292. Nim Game
Description of the Problem
You are playing the following Nim Game with your friend:
- Initially, there is a heap of stones on the table.
- You and your friend will alternate taking turns, and you go first.
- On each turn, the person whose turn it is will remove 1 to 3 stones from the heap.
- The one who removes the last stone is the winner.
Given n, the number of stones in the heap, return true if you can win the game assuming both you and your friend play optimally, otherwise return false.
Example 1:
Input: n = 4
Output: false
Explanation: These are the possible outcomes:
1. You remove 1 stone. Your friend removes 3 stones, including the last stone. Your friend wins.
2. You remove 2 stones. Your friend removes 2 stones, including the last stone. Your friend wins.
3. You remove 3 stones. Your friend removes the last stone. Your friend wins.

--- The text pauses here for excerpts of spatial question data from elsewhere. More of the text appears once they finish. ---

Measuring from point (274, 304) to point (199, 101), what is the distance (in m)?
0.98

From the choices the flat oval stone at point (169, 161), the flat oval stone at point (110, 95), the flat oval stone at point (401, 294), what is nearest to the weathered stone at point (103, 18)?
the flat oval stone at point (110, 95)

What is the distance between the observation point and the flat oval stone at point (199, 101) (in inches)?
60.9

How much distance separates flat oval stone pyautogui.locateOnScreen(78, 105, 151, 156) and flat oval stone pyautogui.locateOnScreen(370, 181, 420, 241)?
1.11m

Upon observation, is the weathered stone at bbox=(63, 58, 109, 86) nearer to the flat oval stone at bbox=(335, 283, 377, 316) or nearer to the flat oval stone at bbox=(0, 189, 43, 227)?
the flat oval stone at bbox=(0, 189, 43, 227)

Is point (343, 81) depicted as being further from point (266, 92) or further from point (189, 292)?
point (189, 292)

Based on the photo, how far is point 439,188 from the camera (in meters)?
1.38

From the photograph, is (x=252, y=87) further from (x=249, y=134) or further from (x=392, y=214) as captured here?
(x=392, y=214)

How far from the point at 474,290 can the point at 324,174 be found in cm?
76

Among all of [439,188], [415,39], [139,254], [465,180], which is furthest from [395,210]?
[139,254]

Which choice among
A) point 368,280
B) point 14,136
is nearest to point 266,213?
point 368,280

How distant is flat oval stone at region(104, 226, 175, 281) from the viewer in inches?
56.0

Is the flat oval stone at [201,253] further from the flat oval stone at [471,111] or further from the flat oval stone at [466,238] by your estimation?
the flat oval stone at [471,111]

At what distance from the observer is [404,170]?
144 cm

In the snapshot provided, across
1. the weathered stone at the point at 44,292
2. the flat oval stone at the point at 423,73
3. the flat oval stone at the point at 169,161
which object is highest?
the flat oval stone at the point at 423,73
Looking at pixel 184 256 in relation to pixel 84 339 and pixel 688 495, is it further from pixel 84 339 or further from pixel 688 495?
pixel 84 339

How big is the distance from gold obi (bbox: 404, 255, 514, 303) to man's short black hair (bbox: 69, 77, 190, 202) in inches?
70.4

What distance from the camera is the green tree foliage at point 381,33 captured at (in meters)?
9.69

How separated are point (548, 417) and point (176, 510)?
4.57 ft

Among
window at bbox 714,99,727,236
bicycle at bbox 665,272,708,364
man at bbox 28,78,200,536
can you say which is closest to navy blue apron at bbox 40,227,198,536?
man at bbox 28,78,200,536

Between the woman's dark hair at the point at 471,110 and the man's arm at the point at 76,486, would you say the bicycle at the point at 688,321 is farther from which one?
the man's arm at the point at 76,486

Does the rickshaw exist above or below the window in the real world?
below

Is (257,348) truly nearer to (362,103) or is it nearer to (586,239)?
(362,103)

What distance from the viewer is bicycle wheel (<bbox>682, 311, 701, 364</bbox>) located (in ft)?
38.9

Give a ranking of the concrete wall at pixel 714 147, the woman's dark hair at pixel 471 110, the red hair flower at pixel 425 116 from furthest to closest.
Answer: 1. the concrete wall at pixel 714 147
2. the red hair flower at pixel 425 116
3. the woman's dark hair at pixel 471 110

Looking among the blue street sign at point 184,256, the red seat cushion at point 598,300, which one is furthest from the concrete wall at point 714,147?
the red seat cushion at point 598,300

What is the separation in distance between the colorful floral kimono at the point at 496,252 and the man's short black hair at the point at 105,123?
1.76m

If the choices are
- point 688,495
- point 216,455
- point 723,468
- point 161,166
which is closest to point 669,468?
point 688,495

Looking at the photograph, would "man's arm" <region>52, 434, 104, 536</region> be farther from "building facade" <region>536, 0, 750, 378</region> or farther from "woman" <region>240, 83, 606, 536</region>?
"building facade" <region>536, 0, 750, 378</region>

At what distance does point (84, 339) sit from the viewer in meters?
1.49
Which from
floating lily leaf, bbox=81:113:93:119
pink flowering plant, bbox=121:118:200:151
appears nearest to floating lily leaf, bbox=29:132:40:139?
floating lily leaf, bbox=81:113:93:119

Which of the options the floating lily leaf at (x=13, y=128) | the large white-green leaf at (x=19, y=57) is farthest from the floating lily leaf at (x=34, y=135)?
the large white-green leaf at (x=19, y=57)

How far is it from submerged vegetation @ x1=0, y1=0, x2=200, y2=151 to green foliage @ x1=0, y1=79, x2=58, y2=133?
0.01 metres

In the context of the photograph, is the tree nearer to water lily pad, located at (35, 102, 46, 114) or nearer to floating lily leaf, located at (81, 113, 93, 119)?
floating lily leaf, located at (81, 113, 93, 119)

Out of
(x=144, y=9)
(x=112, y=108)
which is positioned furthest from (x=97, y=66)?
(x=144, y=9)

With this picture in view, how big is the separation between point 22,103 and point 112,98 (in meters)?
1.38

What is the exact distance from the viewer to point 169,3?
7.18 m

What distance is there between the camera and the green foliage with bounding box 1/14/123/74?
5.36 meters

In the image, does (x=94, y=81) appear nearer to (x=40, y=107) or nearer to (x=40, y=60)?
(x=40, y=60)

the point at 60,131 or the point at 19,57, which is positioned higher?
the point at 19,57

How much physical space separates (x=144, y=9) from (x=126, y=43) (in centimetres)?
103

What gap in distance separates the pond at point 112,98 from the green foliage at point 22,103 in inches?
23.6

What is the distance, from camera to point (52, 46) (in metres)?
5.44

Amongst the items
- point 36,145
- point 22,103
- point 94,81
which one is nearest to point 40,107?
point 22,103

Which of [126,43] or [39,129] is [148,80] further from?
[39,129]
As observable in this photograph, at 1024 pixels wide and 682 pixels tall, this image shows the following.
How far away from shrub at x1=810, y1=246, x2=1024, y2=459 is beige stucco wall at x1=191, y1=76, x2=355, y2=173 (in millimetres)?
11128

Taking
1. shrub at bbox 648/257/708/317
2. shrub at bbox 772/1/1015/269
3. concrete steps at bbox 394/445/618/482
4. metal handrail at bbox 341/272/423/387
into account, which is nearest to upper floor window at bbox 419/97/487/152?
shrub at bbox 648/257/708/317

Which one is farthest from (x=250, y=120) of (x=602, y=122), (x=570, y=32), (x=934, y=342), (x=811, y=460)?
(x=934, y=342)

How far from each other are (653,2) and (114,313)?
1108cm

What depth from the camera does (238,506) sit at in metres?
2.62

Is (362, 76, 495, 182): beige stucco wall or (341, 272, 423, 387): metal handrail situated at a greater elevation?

In all outcomes, your friend wins.
Example 2:
Input: n = 1
Output: true
Example 3:
Input: n = 2
Output: true
Constraints:
1 <= n <= 2^31 - 1
Solution
Tags: Game Theory
Explanation
Use back-tracking to consider the situation. Let W denotes winning position, L denotes losing position.
| W | L | W | L | W | ... |
|---|---|---|---|---|---|
| 1, 2, 3 | 4 | 5, 6, 7 | 8 | 9, 10, 11 | ... |
To win the game, the number of stones at the last stage should be 1, 2 or 3. In order to have this condition, the previous number of stones should be 4. According to the above reasoning, we can fill the above table to observe the winning pattern.
By observation, the winning position contains n stones where \(n \ mod \ 4 \ne 0 \).
Code (Java)
class Solution {
public boolean canWinNim(int n) {
return n % 4 != 0;
}
}